Fall was here and so that meant the school year was here too.  This is a busy and hectic time as a teacher and a mother.  I don’t know how I do it all honestly. I went into the new school year with focus & boundaries on my mind.  I promised I would get to work early and stay late daily, so that I don’t ever bring work home! I’m glad to say that I kept to that, but one of the main reasons I did that was because I never finalized my thesis for my graduate degree.  Although I’ve taken all the required courses, passed all of my exams, I haven’t completed my thesis paper.  While I can say that I’ve done my fair share of procrastination, I also always have a lot going on at work and as a mother of three a lot going on at home, so it’s not easy.  I am currently working as a NYC DOE teacher with an extension on my license that will expire in 2020 unless I get my thesis done, so when the school year started I really began finalizing my thesis, for which I had been reading and preparing for all summer.   The deadline to submit was December 7th and, long story short, I didn’t meet that deadline.  The professor I am working with hated my draft and the day after I received her copyedit notes and her feedback my aunt died and subsequently my mother was hospitalized.  My world was turned upside down.  When my mother was released from the hospital, my dad was hospitalized.  Almost everyday since then I’ve woken up to more bad news and more obstacles.  I’ve felt defeated and I still feel that way because this is new and I’m still dealing and processing.  
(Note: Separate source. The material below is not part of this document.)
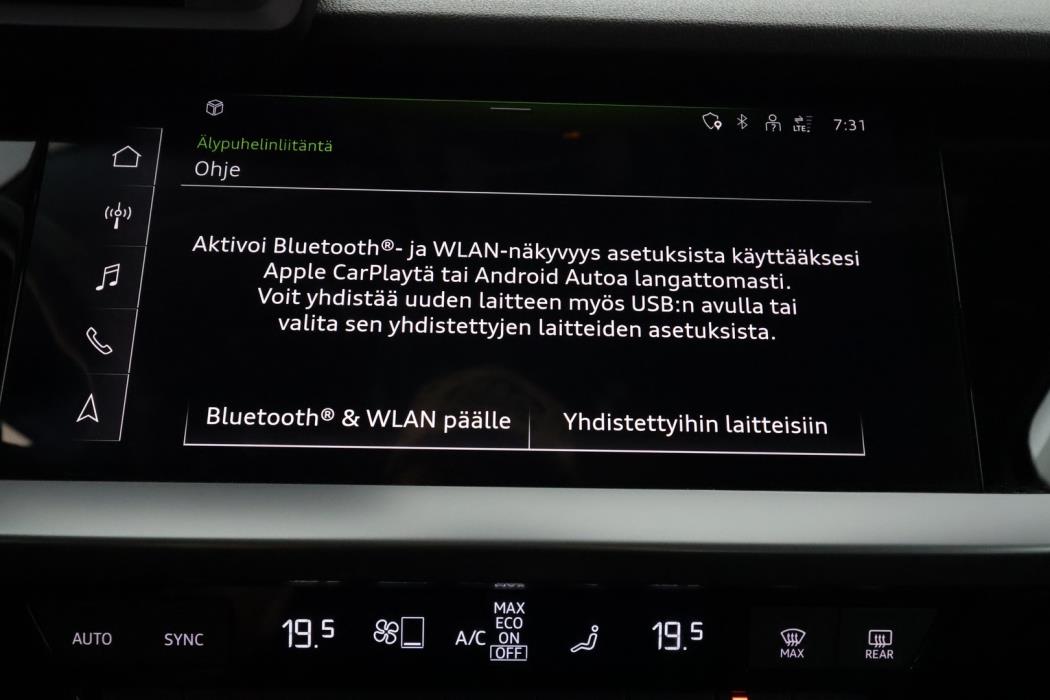 AUDI A3 2024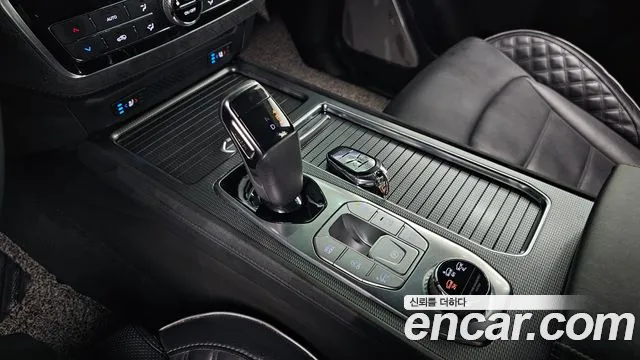 KG_Mobility_Ssangyong Rexton 2023 thumb 8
However, this experience has already taught me (1) Always appreciate the challenge.  It helps your growth.  You just have to show up and God will take you through.  I chose a professor that I knew was going to push me in every sense.  I chose to write my thesis on one of the most challenging writers of all time.  But I can do this.  I can and I will.  (2) Health is wealth!  Take care of yourself, and your children and parents. 

Overall, we can think of ourselves as victims.  We can sit and cry and think “we don’t deserve this” or “why is this happening to me?”, but the truth is that isn’t helpful.   It doesn’t provide us with any solutions.  It doesn’t remove the problem.  More importantly, it doesn’t even give us the mindset we need to gain the lesson from that experience to grow.  And this is all hard to do.  It’s easier to look at things in a negative way and think of ourselves as victims.  I do it too, but what i’m saying is that if you stay in that state of mind, then you can’t win.  

So with that, I’ll say 2019 was awakening, challenging, a year of transitions and transformations.  

BIGGEST Lessons: 

(1) Listen to the universe because it’s always talking.  It’s in our gut feelings and in all the energy around us.

(2) Trust God’s plan

(3) Take care of your mind and your spirit! Protect your energy.